Tax deductions on joint home loan: What’s allowed and what’s not

Tax deductions on joint home loan: What’s allowed and what’s not

Source: Live Mint

NEW DELHI
:

Higher loan eligibility is not the sole benefit of a joint home loan. It also allows the borrowers to claim tax benefits individually. For instance, a couple can collectively claim deductions of up to 4 lakh under Section 24 on the interest. 

However, being a co-borrower doesn’t automatically qualify you for the tax benefits. Factors like under whose name the property is registered and from whose bank account monthly instalments are paid play a role in deciding whether both co-borrowers can get tax benefits.  

Mint explains these intricacies in frequently asked questions (FAQ).

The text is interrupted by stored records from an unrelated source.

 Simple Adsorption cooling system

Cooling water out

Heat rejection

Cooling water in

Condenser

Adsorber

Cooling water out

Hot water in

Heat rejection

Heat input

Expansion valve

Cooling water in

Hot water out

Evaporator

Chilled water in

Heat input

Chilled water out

My wife and I have taken a joint home loan in her name. Can I claim tax benefits?

No, you can’t, as you are not a co-owner of the property. The primary condition to claim tax deductions on home loan interest under Section 24 is that you should be an owner or co-owner of the house on which the loan is taken. Your wife can claim benefits on her portion of EMIs. 

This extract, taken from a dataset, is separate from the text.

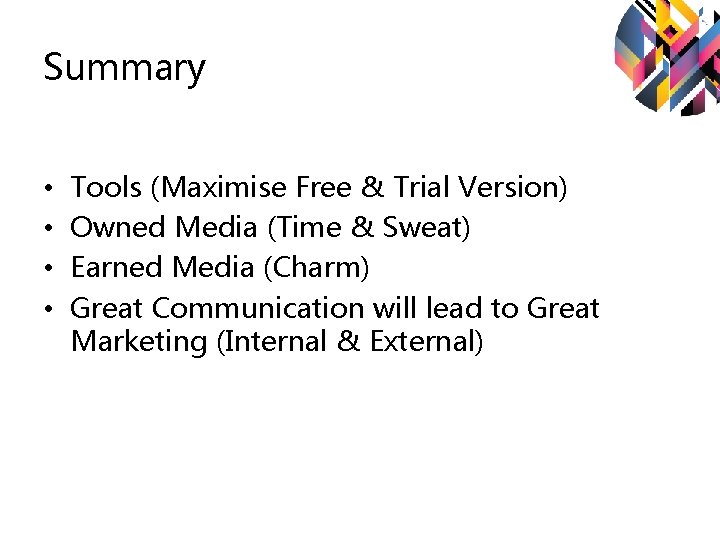 Summary

• Tools (Maximise Free & Trial Version)
• Owned Media (Time & Sweat)
• Earned Media (Charm)
• Great Communication will lead to Great Marketing (Internal & External)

This would apply to even situations where parents take joint home loans with their children so that the child can contribute to repaying the loan. If the child is not a co-owner of the house, they can’t claim tax benefits on the loan. 

My wife and I have a joint home loan on a co-owned house. The EMI gets deducted from my wife’s bank account. Can both of us claim tax benefits?

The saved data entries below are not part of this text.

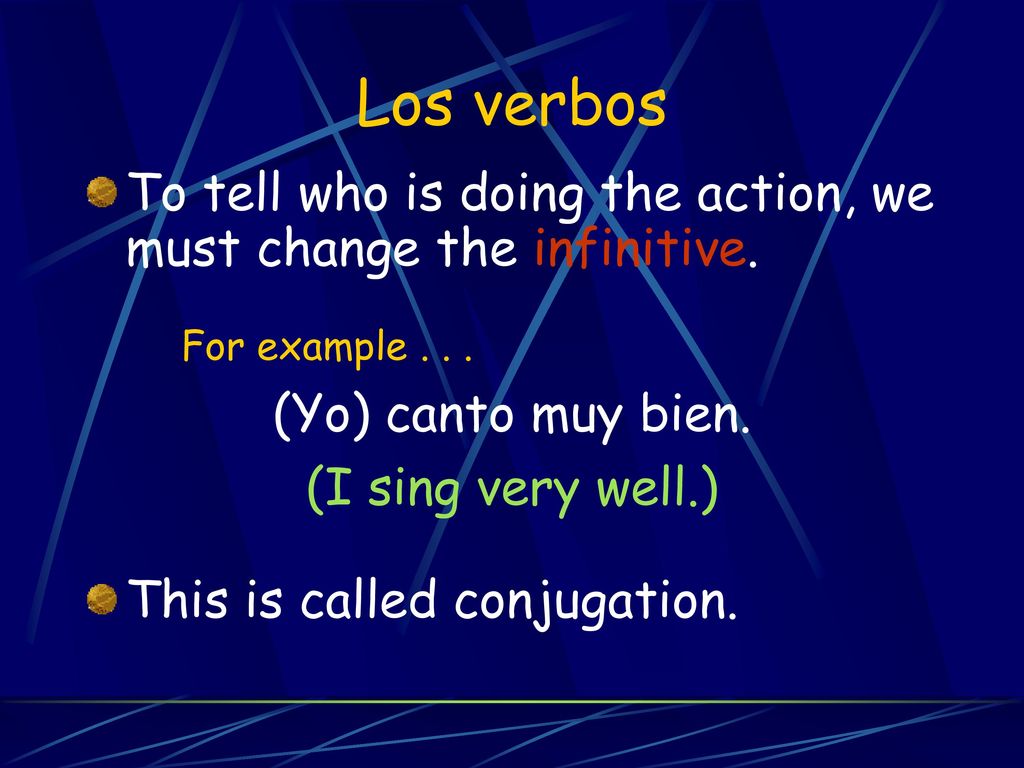 Los verbos

To tell who is doing the action, we must change the infinitive.

For example . . .

(Yo) canto muy bien.

(I sing very well.)

This is called conjugation.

In a joint home loan, all the co-borrowers are allowed to claim deductions on the interest. But the condition is that the co-borrower claiming the tax deduction is paying EMIs, said Karan Batra, founder, Chartered Club. 

Since the EMI is getting deducted from the wife’s bank account, only she can claim the deduction.

My wife and I have a joint home loan on a co-owned house. The EMI gets debited from our joint bank account. Can we both claim deduction on interest?

In the case of joint accounts, it is possible for both the spouses to claim deductions, said Mayank Mohanka, founder, TaxAaram India and partner at S.M. Mohanka & Associates. In the case of a self-occupied house, the maximum deduction allowed is 2 lakh per borrower, whereas there is no such upper cap in the case of a rented house. Needless to say, the total deduction claimed should not exceed the actual interest claimed. 

“Say, if the amount of interest paid is 5 lakh on a self-occupied house, both can claim a deduction of 2 lakh each and carry forward 1 lakh to next year,” Mohanka said. 

Batra cautions that it shouldn’t be that only one of the account holders deposits funds in the joint bank account. 

My father has a home loan on a house he owns. Sometimes, I pay the EMI to support my father. Can I claim a tax deduction on my contribution?

To claim tax benefits on a loan, you must be a co-applicant. In this case, since EMIs were paid on the father’s behalf but not as a co-borrower, you can’t claim a deduction for the interest on your contribution. Even if you are a co-owner of the house but not a co-applicant on the loan, you can’t claim a deduction. 

I repaid the home loan on a house my wife owns. I couldn’t claim the interest as I’m not an owner of the house. When she sells the house, can she add the unclaimed interest to the cost of acquisition to calculate capital gains?

Since the husband repaid the loan, the wife cannot add the interest to the acquisition cost. The only condition in which this is allowed is when the repayment amount is shown as a loan to the wife, said Gautam Nayak, partner, CNK & Associates LLP. 

“The facts seem to be that the property was purchased in the wife’s name, though the loan was taken in joint names to get a larger loan amount. If the amount paid by the husband is treated as a loan to the wife and repaid by her (maybe over a period of time) back to the husband, the wife can claim it as the amount paid on her behalf and add it to the acquisition cost,” he explained. 

“There is a clear commercial justification for taking a loan in joint name with husband.”

To treat the loan amount as a loan to the wife from the husband, there is no need for a loan deed or other documents. Instead, both should maintain accounts properly, said Nayak. “A good way is for the husband to transfer the money to the wife’s account, and the EMI gets deducted from her account. Often, it may not have been done that way, but that does not prevent the claim of a loan from the husband to the wife. To prove that it was a loan, there should be some repayment over the years,” he said.